According to an article on adolescent literacy website Adlit.com, school staff should not underestimate the value of using literacy assessments to understand middle school students’ skill sets. Writing for Adlit, teacher and researcher Rafael Heller stated that elementary schools have rapidly embraced formative assessments designed to zero in on students' individual academic needs, while middle and high schools have been a bit slower to catch on. In Heller’s view, this is problematic because regular formative assessments can be an excellent way to help teachers learn more about why certain students are struggling, which helps guide instruction.

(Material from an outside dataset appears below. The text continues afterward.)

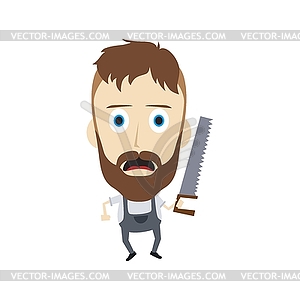 Construction worker guy - vector image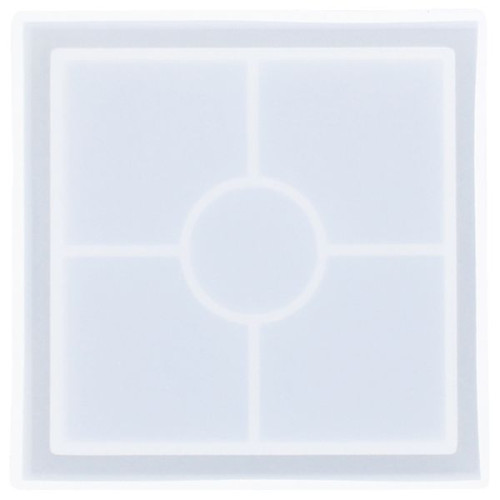 RESLIN - Moule en Silicone - Dessous De Verre Carré - 10x10x1,8cm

Along with whole-class discussions, brief quizzes and small-group work can be used to gauge student comprehension of and comfort with a given text or assignment. Beyond this, author and teacher Rob Riordan, who has worked closely with San Diego’s well regarded High Tech High, advises teachers to tap into self-directed work, which can be a good match with adolescents' growing need for independence. Riordan also asserted that it is essential to regard engagement as goal No. 1 when working with middle and high school students, because to put it simply, if kids are bored, they won't learn.
In an interview with Grace Rubenstein of Edutopia, Riordan spoke about how "engaging kids in work where they are pursuing their interests and passions, working in a community of learners, and seeing what is possible" is a great way to see what inspires and motivates them. High Tech High does this through exhibitions of student work during which teachers and students get to view, appreciate, and comment on students' projects and ideas. While academic assessments are an important foundation for student success, Riordan argued that helping students create "beautiful work of lasting value" also teaches them a sense of ownership and the value of collaborative exploration, along with other life skills.

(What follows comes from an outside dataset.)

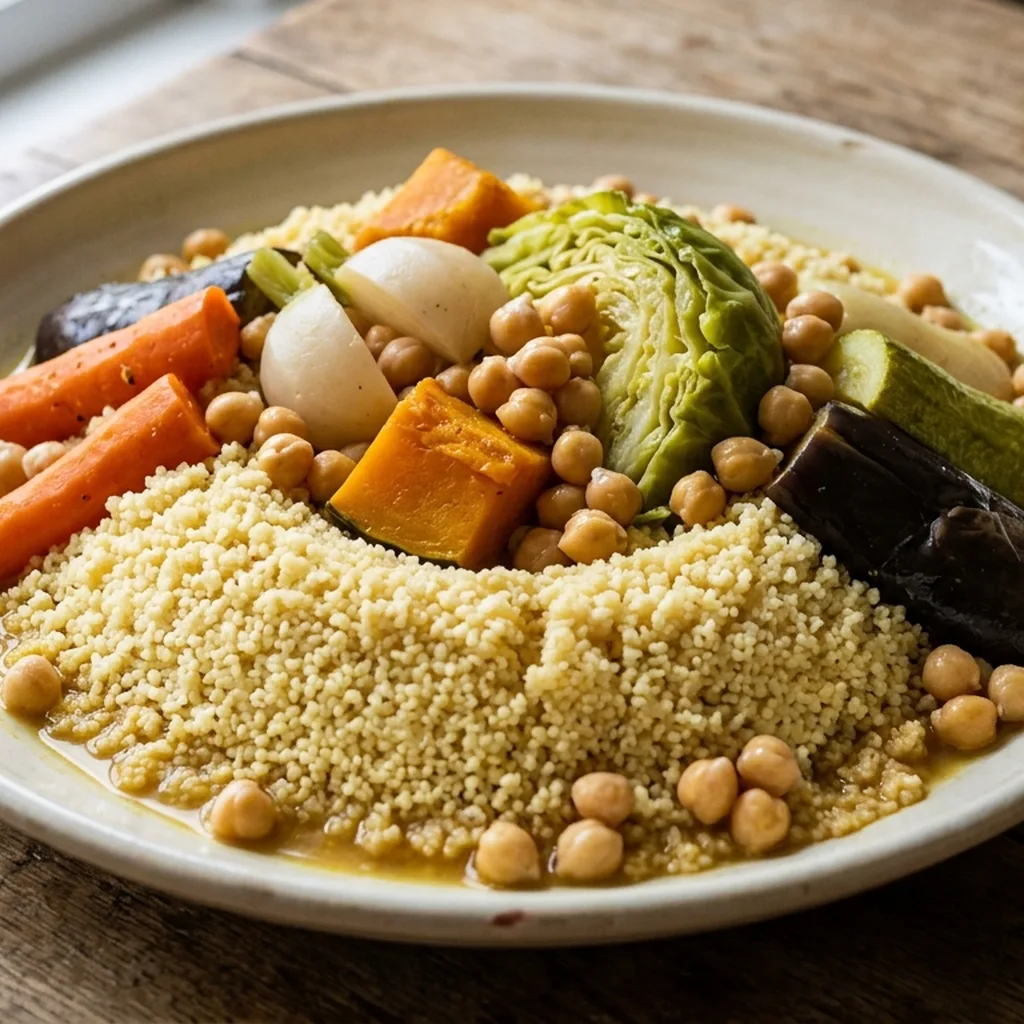 Vegetable Couscous — Moroccan recipe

Further, Riordan asserted that assessment of adolescents is most effective when it is not solely about content. In the days before technology put information at our fingertips, it made more sense for students to be tested on what they knew and were being taught. These days, we have a fast-moving economy, and kids' required knowledge is broader. "What they need to know now is how to access content, play with it, transform it, synthesize it, and use it, and how to work with others to do all of that," Riordan explained.
Fortunately, sites like the United States government’s Office of Educational Technology support this vision and offer a host of challenging and engaging assessments for educators to consider, such as the River City task developed by Harvard University researchers. This exercise drops students in a virtual 18th-century city where residents are mysteriously becoming ill and scientists are just beginning to discover bacteria. Students are tasked with working collectively to gather data, form hypotheses, and otherwise act like scientists before ultimately turning in their findings to the River City mayor via a written report.
The benefits of using such project- and collaboration-based assessments include the creation of a buzzing classroom full of students engaged in teamwork and inquiry. When working with middle and high school students, this type of assessment is not only developmentally appropriate but has the potential to ignite a long-lasting creative spark.